[文档节选]
● ● ● ●

通过立法保障慈善组织公信力
背景:8月中旬,湖北襄樊市总工会、市女企业家协会举行的第九次“金秋助学”活动中,襄樊5名受助大学生被取消继续受助资格,原因是主办方认为,5名受助人没有按照市总工会的要求,主动给资助人打过一次电话、写过一封信,更没有一句感谢的话,逐渐让资助人寒心。
新京报:襄樊5名大学生被取消继续受资助资格是不是表明,通过机构进行捐助仍然无法避免一些问题?
杨团:我认为该事件的真正问题是,捐助人和受助人双方的心理落差太大———捐助人期望得到受助人的感谢,但受助人是几个大学生,他们觉得搞好学业才是对捐助人最好的感谢,而写感谢信有伤自尊。可见,大学生和小学生的心理是不同的。
另外,表面上看,22位女企业家是通过一个机构市总工会进行捐助的,但实际上市总工会不过起了一个牵线搭桥的作用,实际的捐助行为仍然是通过“个人对个人”的方式进行的。如果是一个慈善组织做项目,一是信息沟通会比较快,能较快地发现问题,二是能够做做双方的工作,填平心理落差。慈善组织是捐赠方和受助方的桥梁和纽带,当然要发挥作用,例如可以对受助人的实际需要进行调查、对学习和生活情况进行了解,然后报告给捐助人,这样,就完全可能避免上述的不良效果。
郑功成:以当前的社会背景而论,慈善活动中的失范现象难以避免。即使是通过慈善机构,亦很难真正按照现代慈善事业的理念与运行机制来发展慈善事业。
新京报:即便通过基金会进行捐助可以避免很多问题,但是国内许多捐助人似乎不愿意将钱交给基金会,而更愿意直接交给受助人,主要原因是什么?此次慈善立法能对克服上述问题发挥多大作用?
杨团:出现上述现象一方面与中国的传统有关,中国人已经习惯“个人对个人”的捐助方式;另一方面与现行的一些基金会资金管理不够透明、工作不够到位,从而得不到捐助人的信任有关。透明度对慈善组织而言是个大问题。我曾经讲过,慈善组织做事情要像一个玻璃口袋,让社会看得清清楚楚,这才能维护自己的公信力。此次慈善立法的重要内容之一便是对慈善的组织、慈善的捐赠、慈善的信托等进行规范,因而有关慈善组织的透明度问题会被写入《慈善法》的。

● ● ● ●

[任务列表]
1. 请根据上面的慈善立法访谈,判断下列说法(a)、(b)、(c)是否与原文相符,逐条回答"是"或"否",并引用原文中起决定作用的字句。
(a)襄樊5名受助大学生被取消继续受助资格,原因之一是他们没有主动给资助人打电话或写信。
(b)杨团认为,市总工会在这次捐助中不只是牵线搭桥,而是承担了实际的捐助工作。
(c)郑功成认为,只要通过慈善机构,慈善活动中的失范现象就可以避免。
2. 从上面慈善立法访谈的最后一句之后续写一段。

[数据摘录]
● ● ● ●

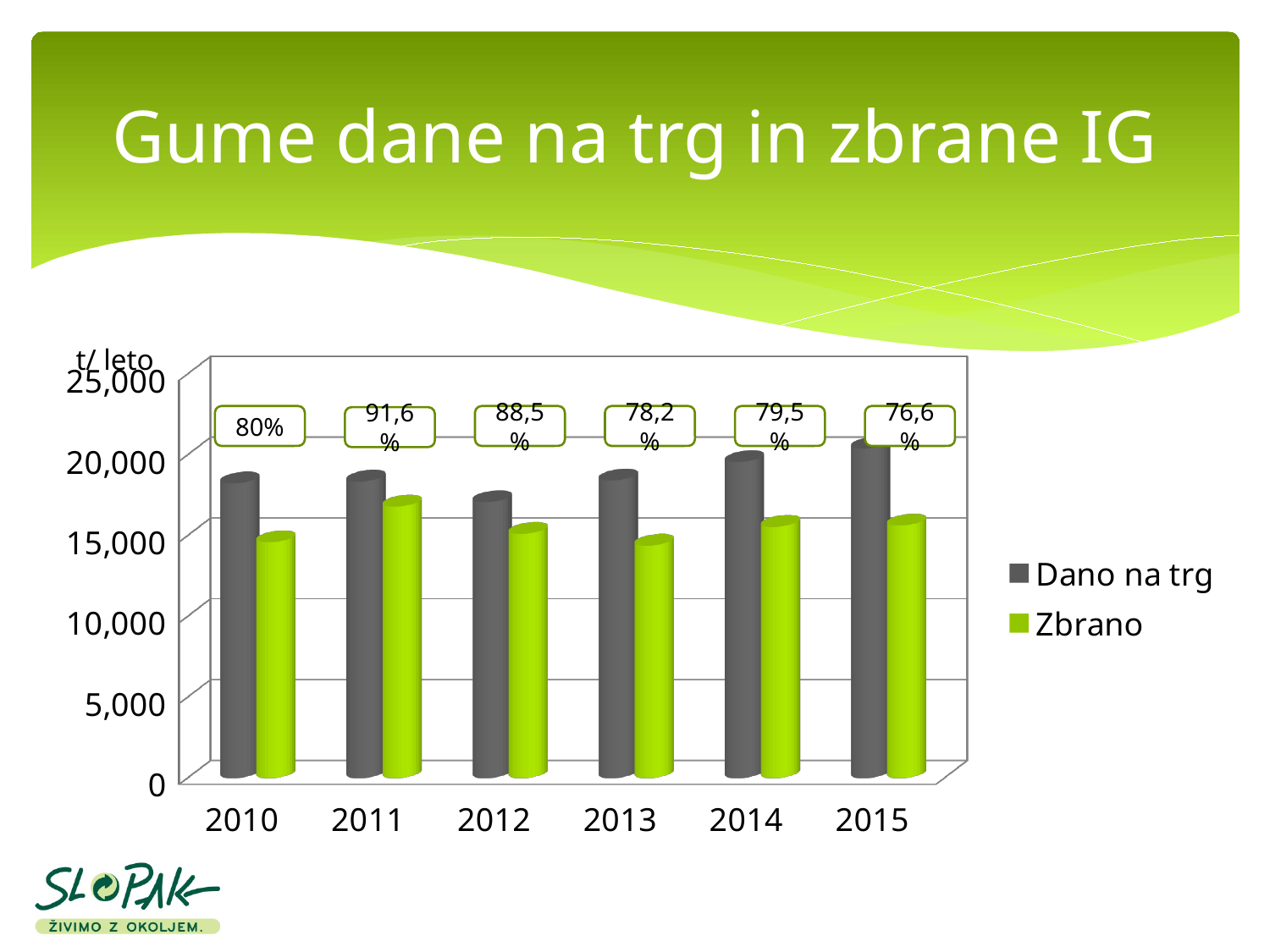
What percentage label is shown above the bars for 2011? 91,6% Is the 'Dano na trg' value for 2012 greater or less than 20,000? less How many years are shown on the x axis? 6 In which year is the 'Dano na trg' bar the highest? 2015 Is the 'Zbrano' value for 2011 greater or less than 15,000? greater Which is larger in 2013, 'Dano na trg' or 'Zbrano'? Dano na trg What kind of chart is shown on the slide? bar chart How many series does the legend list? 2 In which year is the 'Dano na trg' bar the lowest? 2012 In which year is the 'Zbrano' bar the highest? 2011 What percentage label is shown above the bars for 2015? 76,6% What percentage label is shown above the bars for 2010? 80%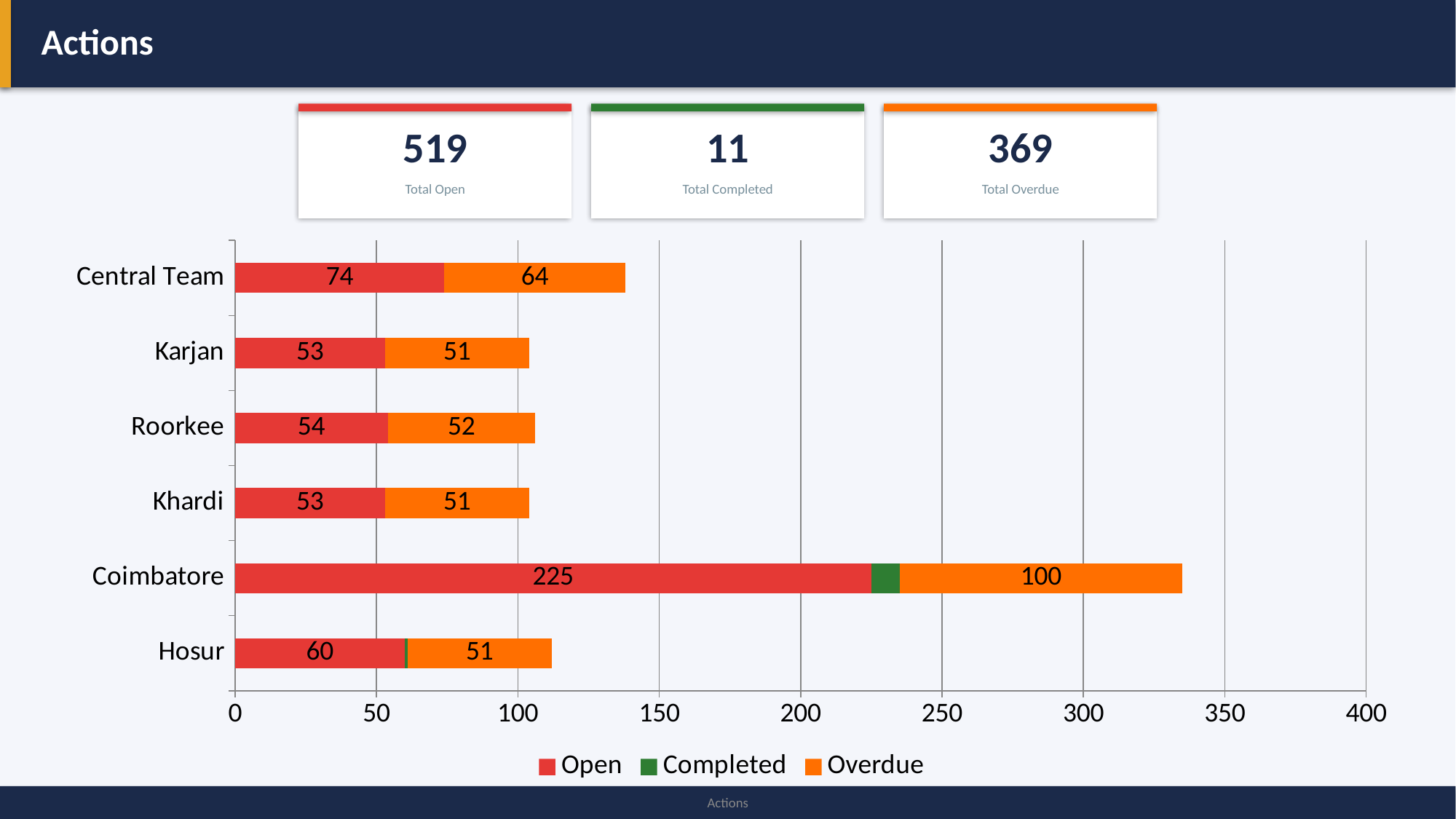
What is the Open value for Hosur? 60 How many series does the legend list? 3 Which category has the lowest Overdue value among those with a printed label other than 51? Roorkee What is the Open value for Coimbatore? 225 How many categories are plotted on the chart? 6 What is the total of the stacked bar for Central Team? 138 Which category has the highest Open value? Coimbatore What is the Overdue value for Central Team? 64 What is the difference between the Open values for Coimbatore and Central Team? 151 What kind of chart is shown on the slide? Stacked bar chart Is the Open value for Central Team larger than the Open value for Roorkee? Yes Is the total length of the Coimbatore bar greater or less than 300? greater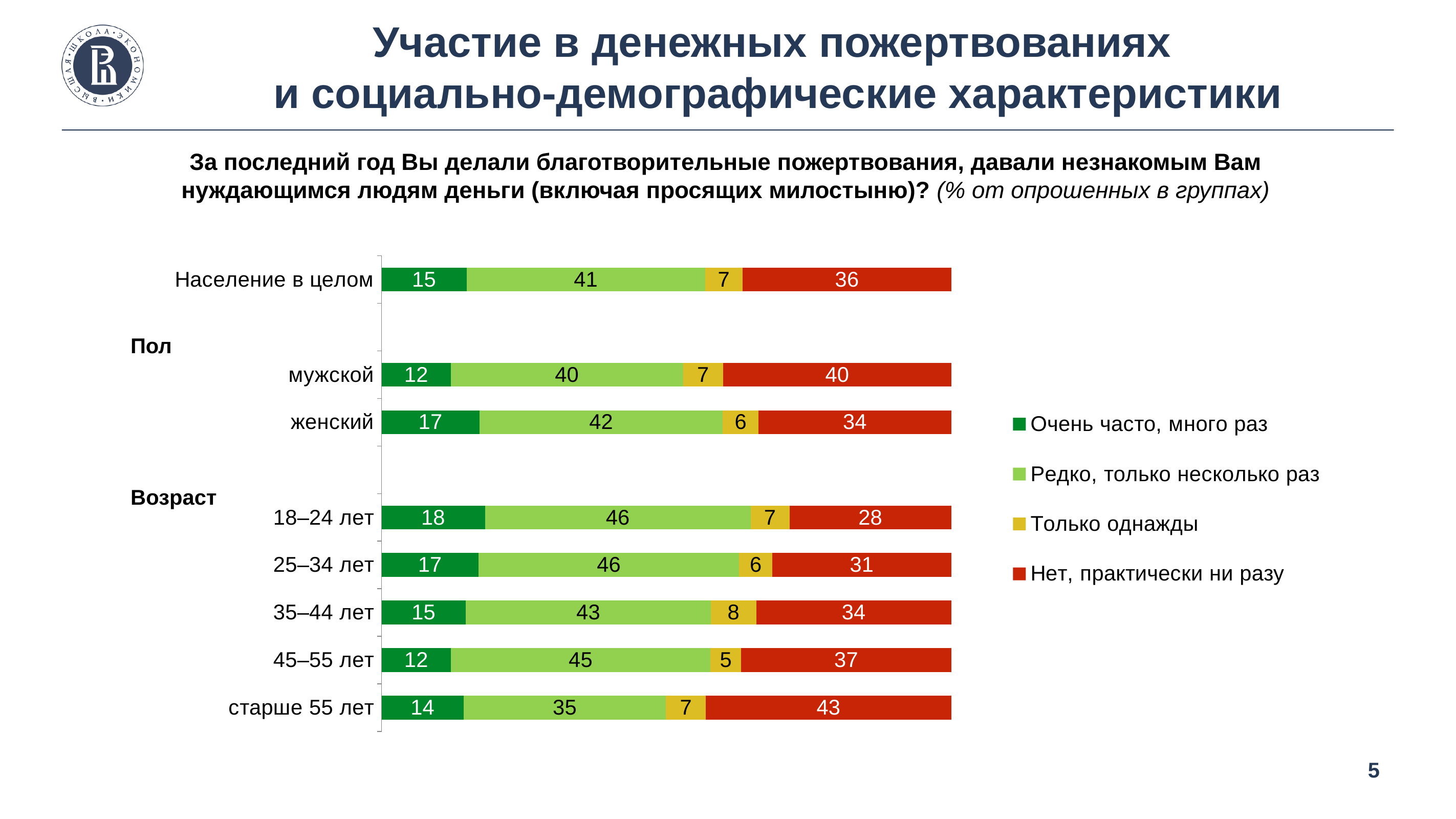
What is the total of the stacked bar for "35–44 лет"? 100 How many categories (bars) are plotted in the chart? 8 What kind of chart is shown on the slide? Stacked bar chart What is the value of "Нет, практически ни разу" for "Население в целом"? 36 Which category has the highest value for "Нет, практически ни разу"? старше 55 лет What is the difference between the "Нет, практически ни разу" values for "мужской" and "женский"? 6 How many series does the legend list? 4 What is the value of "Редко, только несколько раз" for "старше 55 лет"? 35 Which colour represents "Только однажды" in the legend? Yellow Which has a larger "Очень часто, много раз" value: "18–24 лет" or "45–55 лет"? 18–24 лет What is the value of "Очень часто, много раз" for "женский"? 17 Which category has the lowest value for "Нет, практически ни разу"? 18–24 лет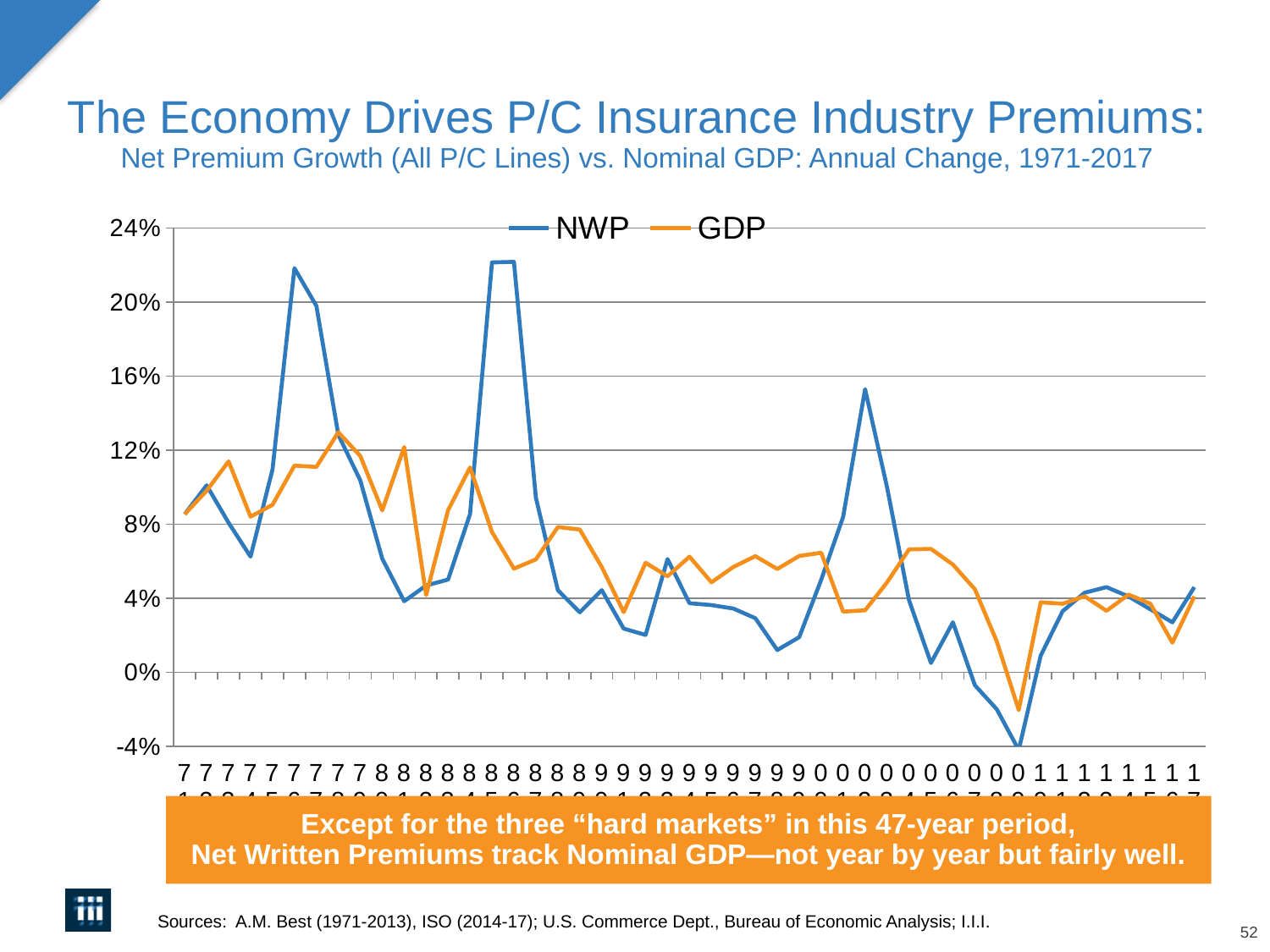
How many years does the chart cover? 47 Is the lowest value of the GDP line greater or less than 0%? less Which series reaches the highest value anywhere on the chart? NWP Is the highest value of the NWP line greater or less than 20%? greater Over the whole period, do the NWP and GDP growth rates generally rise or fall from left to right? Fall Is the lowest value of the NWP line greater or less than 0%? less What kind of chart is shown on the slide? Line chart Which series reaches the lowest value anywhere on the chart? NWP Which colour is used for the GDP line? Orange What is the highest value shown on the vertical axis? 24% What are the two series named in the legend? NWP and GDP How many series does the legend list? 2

● ● ● ●

[答案列表]
1.
(a)是。原文:"5名受助人没有按照市总工会的要求,主动给资助人打过一次电话、写过一封信"
(b)否。原文:"实际上市总工会不过起了一个牵线搭桥的作用,实际的捐助行为仍然是通过"个人对个人"的方式进行的"
(c)否。原文:"即使是通过慈善机构,亦很难真正按照现代慈善事业的理念与运行机制来发展慈善事业。"

2.
郑功成:主要原因有二:一是整个慈善事业及其载体———慈善机构尚未充分发育起来,公信力不够强,透明度不够高;二是我国的慈善道德更多的仍是旧时代的施舍与恩赐观,而现代慈善观念则是以施助者与受助者法律与人格地位平等为基础的。
拟议中的《慈善法》,一方面通过对慈善机构的性质及运行做出相应的规范,对国家的监督管理职责及社会监督机制予以明确,来大幅提高慈善机构的公信度和透明度;另一方面,通过确立现代慈善事业必须尊重受助者人格的基本原则,来帮助人们树立现代慈善意识与观念,目的就是要推动我国古老的慈善事业向现代慈善事业的转变。
新京报:要通过立法推动慈善事业的转变、增强慈善组织的公信力,目前还面临哪些障碍?
杨团:《慈善法》第一稿2005年就已经完成,后来几经修改,至今仍有许多根本性问题尚未形成完全的共识。比较核心的问题有两个:一个是慈善的内涵和外延;一个是政府到底如何管理慈善。慈善到底是民间的事业,还是政府也可参与其间的公共事业,不仅是理论问题,而且是实际问题,因为慈善是有资源的、有资产的、有利益的。
我个人认为,慈善应该主要靠民间,《慈善法》必须规范行政权力与慈善之间的关系,而且应该给慈善组织更大的生存空间,保护公民和非营利组织的权利。不过,现在出现争议是好现象,说明问题正在触及实质层面,经过争论出台的法律更具操作性、更容易得到执行,没有经过争论就出台的法律反而容易流于形式。
郑功成:《慈善法》的草案正在起草与完善之中,而且已被首次纳入立法计划,不过目前尚无一个明确的出台时间表。问题不仅取决于慈善事业发展的本身,而且取决于其他主要社会保障法律的制定。因为慈善事业是中国特色社会保障体系的有机组成部分,《社会救助法》、《社会保险法》等基本社会保障法律未出台之前,《慈善法》不可能先行出台。值得期待的是,《社会保险法》有望今年年底提请全国人大常委会审议,《社会救助法》预计明年可以提请下一届全国人大常委会审议。上述两部基本的社会保障法律出台后,《慈善法》出台的时机将趋向成熟。(张健康)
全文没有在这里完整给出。